Einige Tage später, während der trägen Nachmittagsstunden, als Moody weggegangen war, beschloss ich, eine verzweifelte Flucht in die Freiheit anzutreten. Ich fischte ein paar iranische Rials aus ihrem Versteck, nahm Mahtab und verließ eilig das Haus. Wenn ich mit der Botschaft nicht per Telefon Kontakt aufnehmen konnte, musste ich irgendwie selbst dorthin finden. In meinen Manto und meinen Rusari eingewickelt, hoffte ich, nicht als Ausländerin aufzufallen. Ich hatte keine Lust, jemandem mein Verhalten erklären zu müssen. Ich hatte meinen Rusari tief ins Gesicht gezogen, um nicht die Aufmerksamkeit der Pasdar, der allgegenwärtigen, schreckenerregenden Geheimpolizei zu erregen. »Wohin gehen wir, Mommy?«, fragte Mahtab. »Ich sage es dir gleich. Beeil dich.« Ich wollte ihr keine Hoffnungen machen, bevor ich uns nicht in Sicherheit glaubte.
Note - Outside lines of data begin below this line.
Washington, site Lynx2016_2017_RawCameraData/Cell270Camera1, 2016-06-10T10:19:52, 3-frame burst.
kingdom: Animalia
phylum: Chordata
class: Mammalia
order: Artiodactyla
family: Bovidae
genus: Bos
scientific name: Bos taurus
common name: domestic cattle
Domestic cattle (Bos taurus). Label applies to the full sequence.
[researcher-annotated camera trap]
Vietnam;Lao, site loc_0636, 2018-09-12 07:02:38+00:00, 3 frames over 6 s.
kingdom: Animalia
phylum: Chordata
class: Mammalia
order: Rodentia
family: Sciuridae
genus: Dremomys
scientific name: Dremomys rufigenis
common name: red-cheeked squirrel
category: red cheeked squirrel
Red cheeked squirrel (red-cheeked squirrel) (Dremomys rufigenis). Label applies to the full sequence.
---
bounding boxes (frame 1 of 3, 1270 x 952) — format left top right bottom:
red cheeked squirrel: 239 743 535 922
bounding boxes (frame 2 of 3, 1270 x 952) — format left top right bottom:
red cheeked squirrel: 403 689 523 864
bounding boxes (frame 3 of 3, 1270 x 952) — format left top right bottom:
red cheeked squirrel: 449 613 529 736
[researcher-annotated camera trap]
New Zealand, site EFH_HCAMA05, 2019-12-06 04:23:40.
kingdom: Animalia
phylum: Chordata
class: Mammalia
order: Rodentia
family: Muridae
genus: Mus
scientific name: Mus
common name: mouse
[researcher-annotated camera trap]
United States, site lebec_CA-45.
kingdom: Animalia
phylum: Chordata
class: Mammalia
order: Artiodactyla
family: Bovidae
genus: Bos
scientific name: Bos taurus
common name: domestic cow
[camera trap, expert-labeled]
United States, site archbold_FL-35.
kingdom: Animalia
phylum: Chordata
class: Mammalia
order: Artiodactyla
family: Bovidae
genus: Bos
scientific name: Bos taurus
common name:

Wir gingen schnell, eingeschüchtert durch das wilde Treiben in der geschäftigen Stadt, und wussten nicht, in welche Richtung wir uns wenden sollten. Mein Herz klopfte vor Angst. Wir hatten uns entschieden. Ich konnte die Grausamkeit von Moodys Verhalten nicht voraussagen, wenn er erst herausgefunden hatte, dass wir geflohen waren, aber ich hatte auch nicht vor, zurückzukehren. Ich erlaubte mir einen leisen Seufzer der Erleichterung über die erfreuliche Tatsache, dass wir ihn nie wiedersehen würden.
Schließlich fanden wir ein Gebäude mit einem Schild, auf dem das Wort »Taxi« in englischer Sprache zu lesen war. Wir gingen hinein, um uns nach einem Taxi zu erkundigen, und in fünf Minuten waren wir auf dem Weg in die Freiheit. Ich versuchte, dem Fahrer zu erklären, dass er uns zur amerikanischen Vertretung in der Schweizer Botschaft bringen sollte, aber er konnte mich nicht verstehen. Ich wiederholte die Adresse, die meine Mutter mir am Telefon durchgegeben hatte: »Park Avenue und siebzehnte Straße.« Bei dem Wort »Park Avenue« heiterte sich sein Gesicht auf, und er fuhr los, mitten durch das Verkehrschaos. »Wohin fahren wir, Mommy?«, fragte Mahtab wieder. »Wir fahren zur Botschaft.«, sagte ich. Jetzt, wo wir auf dem Weg dorthin waren, konnte ich wieder leichter atmen. »Dort sind wir sicher. Von da aus können wir nach Hause fliegen.« Mahtab jubelte.